> **Exercise brief**: Print all the records below exactly as they stand, but leave out the pictures.
Top of Material provided
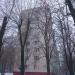 Кантемировская ул., 5 корпус 2 в городе Москва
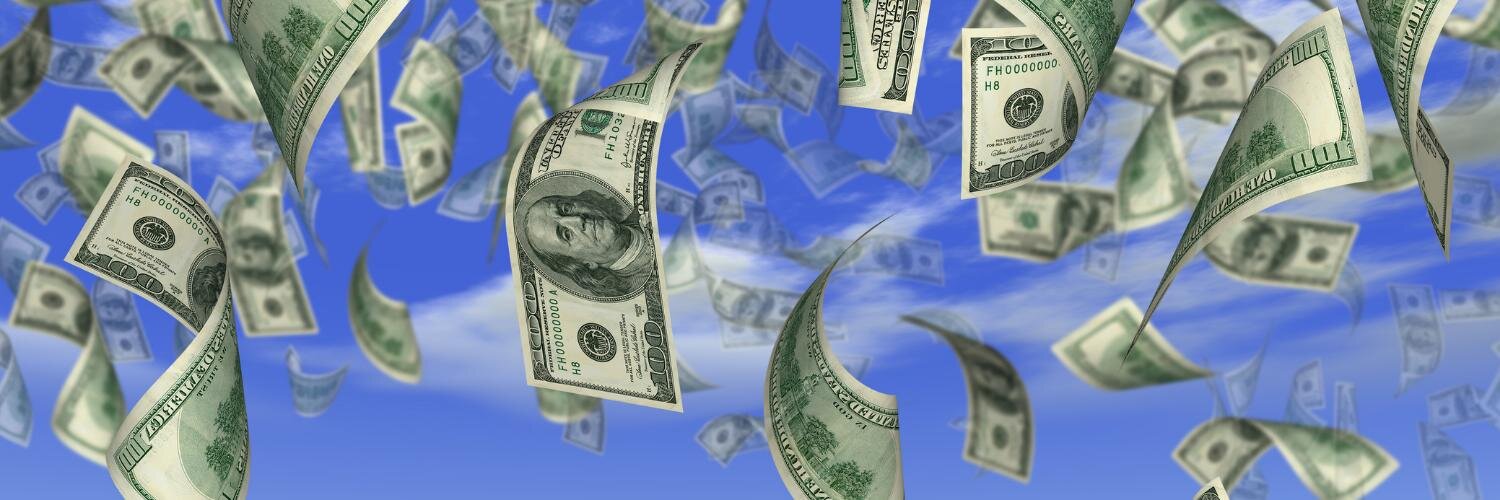ForexInvestorRu's profile banner image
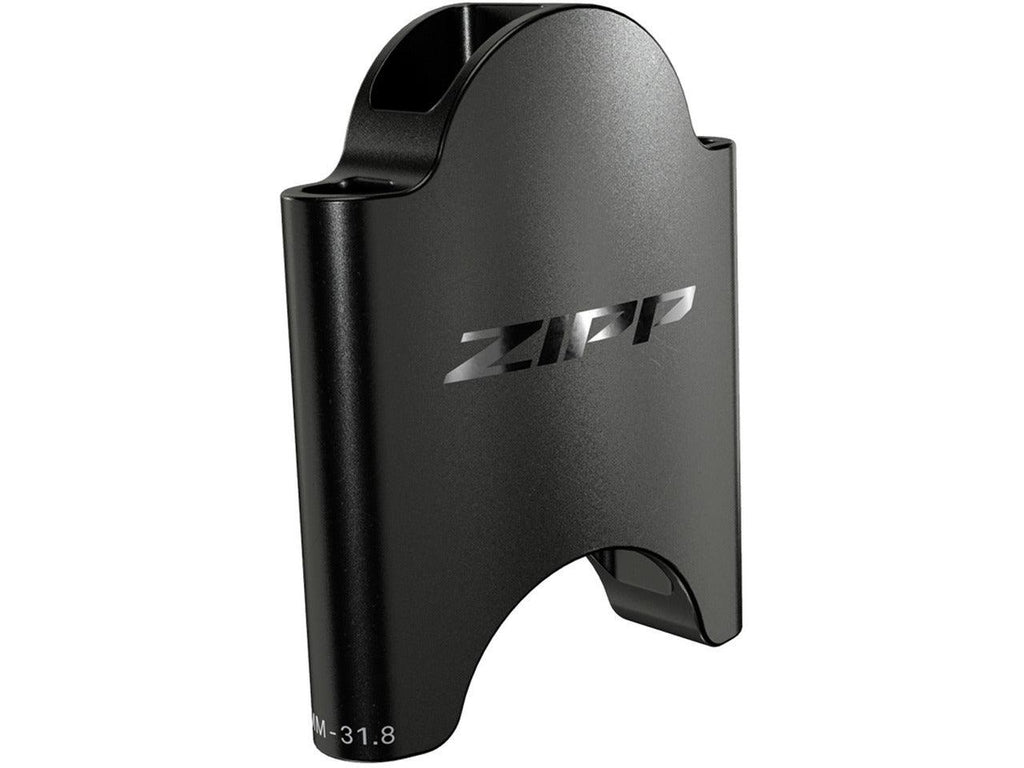 Zipp TT Bar Riser Kit For Vuka Clipon | Cycling Gears Hub - Cycling Gears Hub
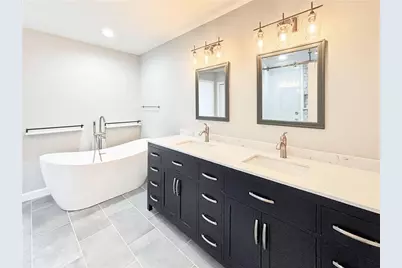 4515 N Slope Circle, Marietta, GA 30066 - Photo 28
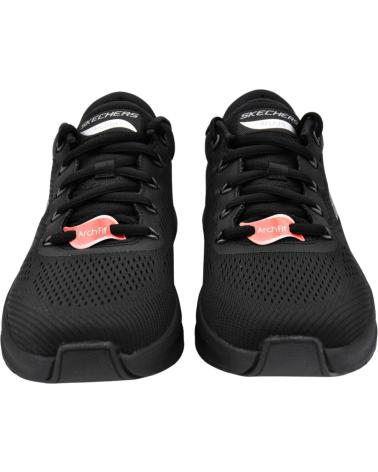 Sportivo per Uomo SKECHERS 232700 - ARCH FIT 2 0 DEPORTIVO DE HOMBRE PLANTILL BBK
Bottom of Material provided
> **Exercise solution**:
 Кантемировская ул., 5 корпус 2 в городе Москва
ForexInvestorRu's profile banner image
 Zipp TT Bar Riser Kit For Vuka Clipon | Cycling Gears Hub - Cycling Gears Hub
 4515 N Slope Circle, Marietta, GA 30066 - Photo 28
 Sportivo per Uomo SKECHERS 232700 - ARCH FIT 2 0 DEPORTIVO DE HOMBRE PLANTILL BBK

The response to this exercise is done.